This is the night! As we heard tonight in the Exsultet, This is the night when God brought the children of Israel out of bondage in Egypt, and led them through the Red Sea on dry land. This is the night, when all who believe in Christ are delivered from the gloom of sin, and are restored to grace and holiness of life. This is the night, when Christ broke the bonds of death, and rose victorious—leaving empty the tomb of broken hopes, despair, and darkness. This is the night when darkness became light, death became life, and emptiness becomes the fullness of hope.

This is the night when God’s power over life, death, and the rules that govern our universe is made known in their undoing. With the two Marys and Salome, we are invited into the awe of that cosmic moment highlighted in Mark’s gospel by the silence that follows the angel’s proclamation. What response could bear better witness than the stunned silence of these three women as they fled into the growing dawn?

Drawn to the tomb by their duty to Christ’s torn, beaten, pierced, and expected to be putrefying body, they come to anoint the remains of their fallen friend, teacher, and messiah. Anticipating their defeat by the stone even as they move toward the place where all their hopes had died, the gathering light of morning sun dawns on an emotionally indescribable scene. The stone is rolled away and even the body they had come to tend in death might have been taken from them. Yet they enter the tomb.

## Written task A
Answer these questions about the Easter sermon, one per line:
(i) Through what did God lead the children of Israel on dry land?
(ii) Which women go to the tomb?
(iii) What have the women come to the tomb to do?
## Written task B
Carry on the Easter sermon after its last sentence, "Yet they enter the tomb."

## Dataset extract
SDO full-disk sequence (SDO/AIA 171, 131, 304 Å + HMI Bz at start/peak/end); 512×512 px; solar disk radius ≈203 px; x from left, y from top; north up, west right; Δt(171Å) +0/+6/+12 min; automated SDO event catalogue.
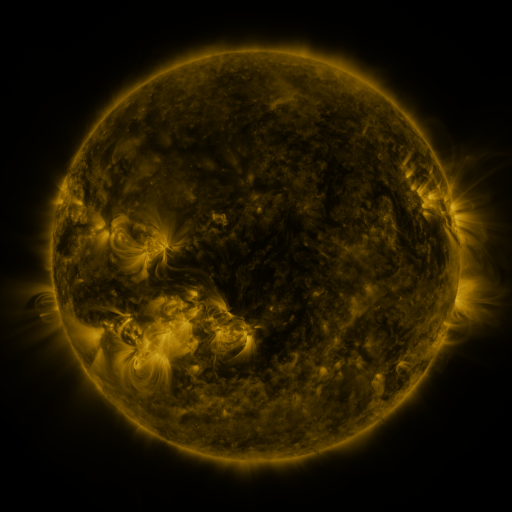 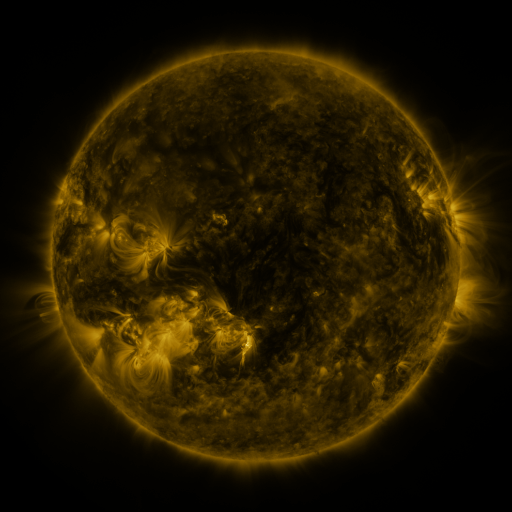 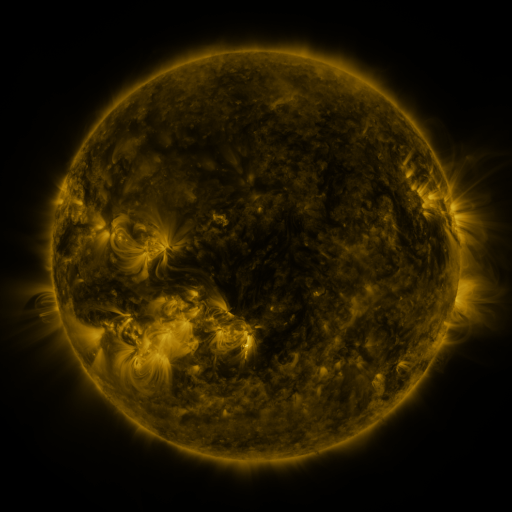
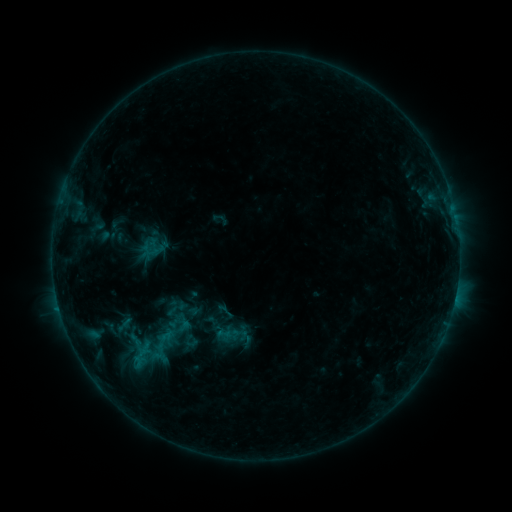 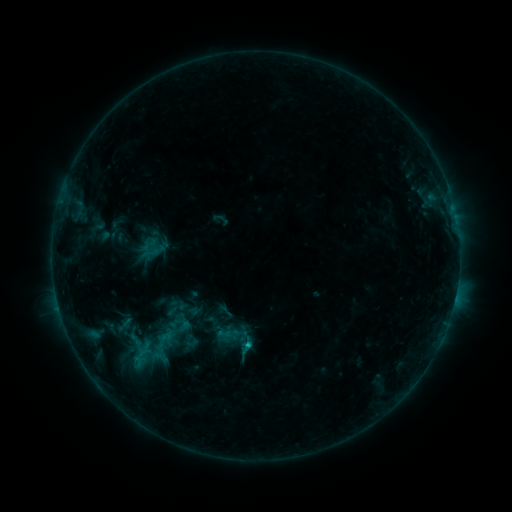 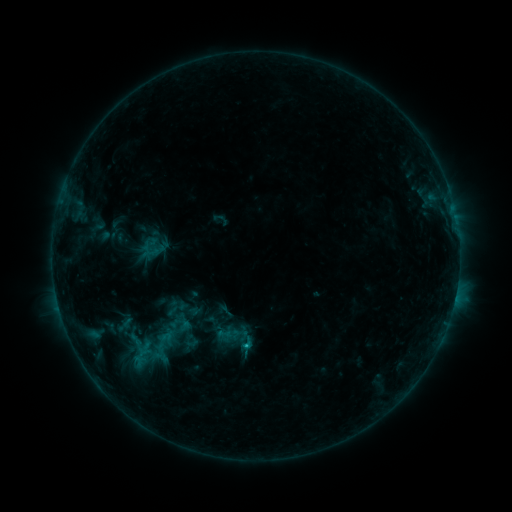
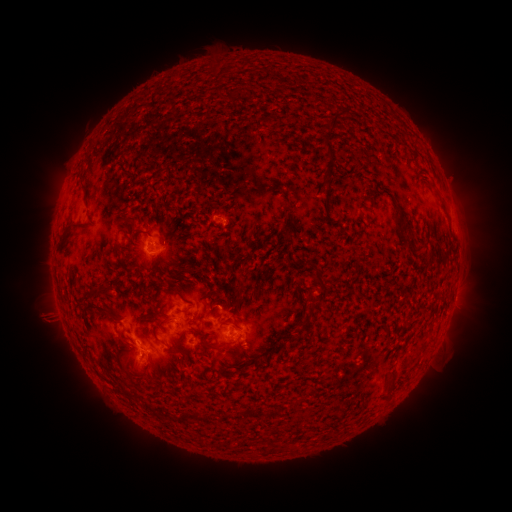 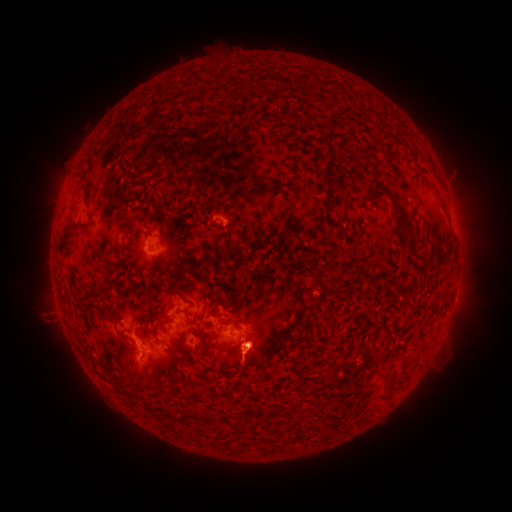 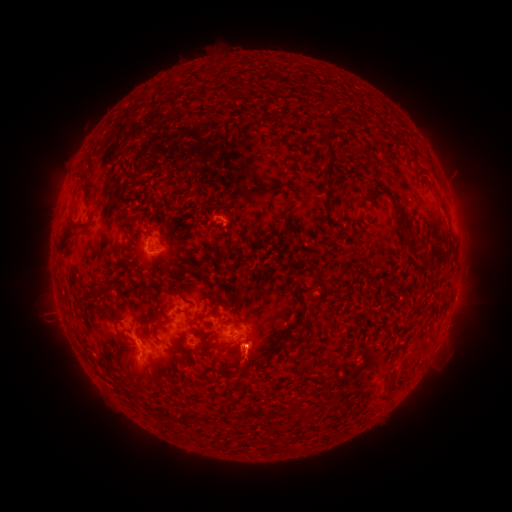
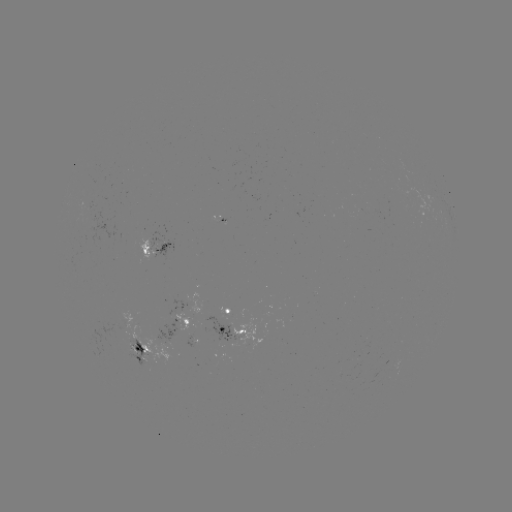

## Answer A
(i) The Red Sea.
(ii) The two Marys and Salome.
(iii) To anoint the remains of their fallen friend, teacher, and messiah.

## Answer B
They once again do what all the rest of Jesus’ followers are unable to do in Mark’s gospel. These are the women who stood and watched while the disciples fled. These are the women who watched him die and who watched him laid in the tomb. These are the women who tend to all the unmentionable work of their society—birthing, child rearing, washing, cleaning, cooking, and ultimately tending the dead when the cycle of life comes to its end. These are the women who return to do what no one else will do—to care for Jesus’ body in death. And now, with the stone gone, they enter the tomb not knowing what they will find, but never imagining what has come to pass.

Alarm may not adequately describe their experience of finding not only the body gone, but a living person addressing them and telling them the impossible. That Jesus was raised, that he was no longer to be found entombed in death with all the hopes that had died with him, but that he would meet them in Galilee. And these stalwart companions who stayed to the very end, also finally flee as the reality of what has transpired overcomes them.

There are no words. Just the awe of what God has done.

And yet we are here this night of nights, celebrating the 1985th anniversary of that moment when God changed everything to finally show us that nothing can stop God’s love.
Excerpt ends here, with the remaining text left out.